- **Page text**
-- Opening Marker --
Marissa Johnson-Valenzuela's poetry and prose has been recognized by The Leeway Foundation, Hedgebrook and others, and can be found in print and online. She is a 2015 Lambda Literary Fellow and is the founder and primary obsessor at Thread Makes Blanket press, which publishes a range of historical and creative work including Dismantle, the VONA/Voices anthology.

Mariame Kaba is an organizer, educator and curator and the founder and director of Project NIA, a grassroots organization with the long-term goal of ending youth incarceration. In 2016 Kaba received the Ella Baker/Septima Clark Human Rights Award from Division B of the American Educational Research Association (AERA). She is also a 2016 Soros Justice Fellow.

Mark Nowak is an award-winning poet, social critic, and labor activist, whose writings include The New York Times "Editor's Choice," Shut Up Shut Down (2004, afterword by Amiri Baraka), and the acclaimed book on coal mining disasters in the US and China, Coal Mountain Elementary (2009), that Howard Zinn called "a stunning educational tool."

Anthony Romero is an artist, writer, and organizer committed to documenting and supporting artists and communities of color. He currently teaches at Tyler School of Art at Temple University and in the Social and Studio Graduate Programs at Moore College of Art and Design.

On The Street

In conjunction with the event, we are sharing an online exhibition of photos from Keep Strong Magazine (1975-1980).

On the Street was a recurring section in Keep Strong, the magazine of the Intercommunal Survival Committee. Keep Strong began publishing in July 1975 and continued monthly publishing until 1980.
-- Closing Marker --
- **Explore the material**
A – Name each person who gets a short biography in the page text above.
B – According to the page text, who described Coal Mountain Elementary as "a stunning educational tool"?

- **Given information**
-- Opening Marker --
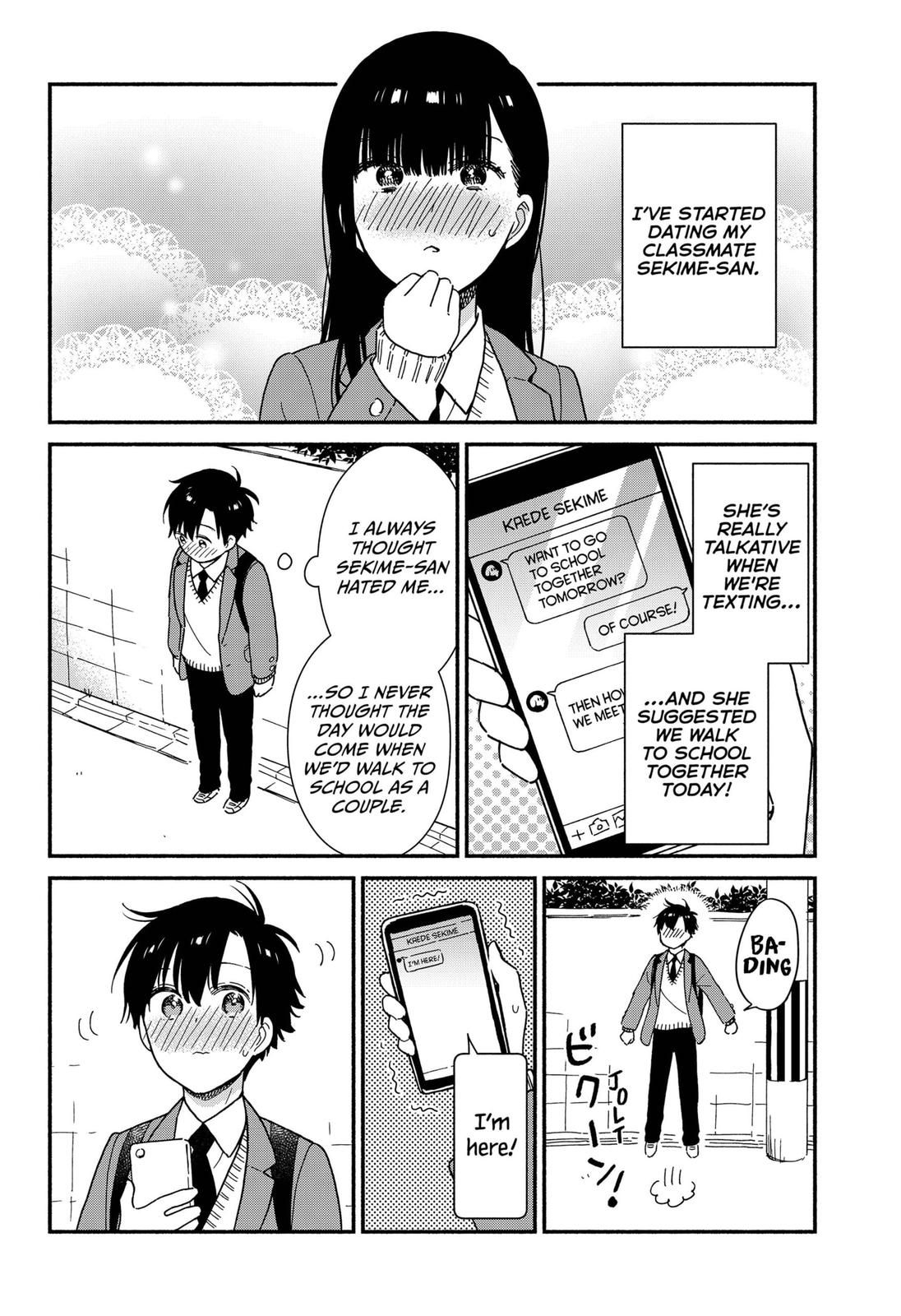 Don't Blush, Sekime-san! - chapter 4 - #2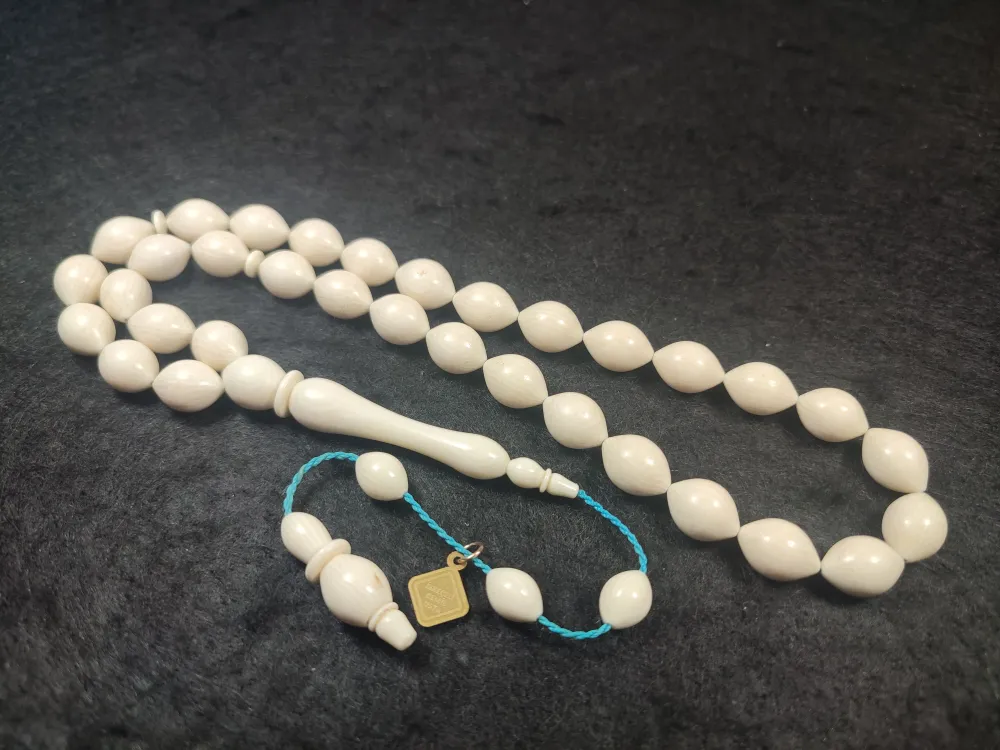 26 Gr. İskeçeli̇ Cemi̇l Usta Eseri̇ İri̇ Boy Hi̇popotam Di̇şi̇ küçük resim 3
-- Closing Marker --
- **Responses to the tasks**
A – Marissa Johnson-Valenzuela, Mariame Kaba, Mark Nowak, Anthony Romero

B – Howard Zinn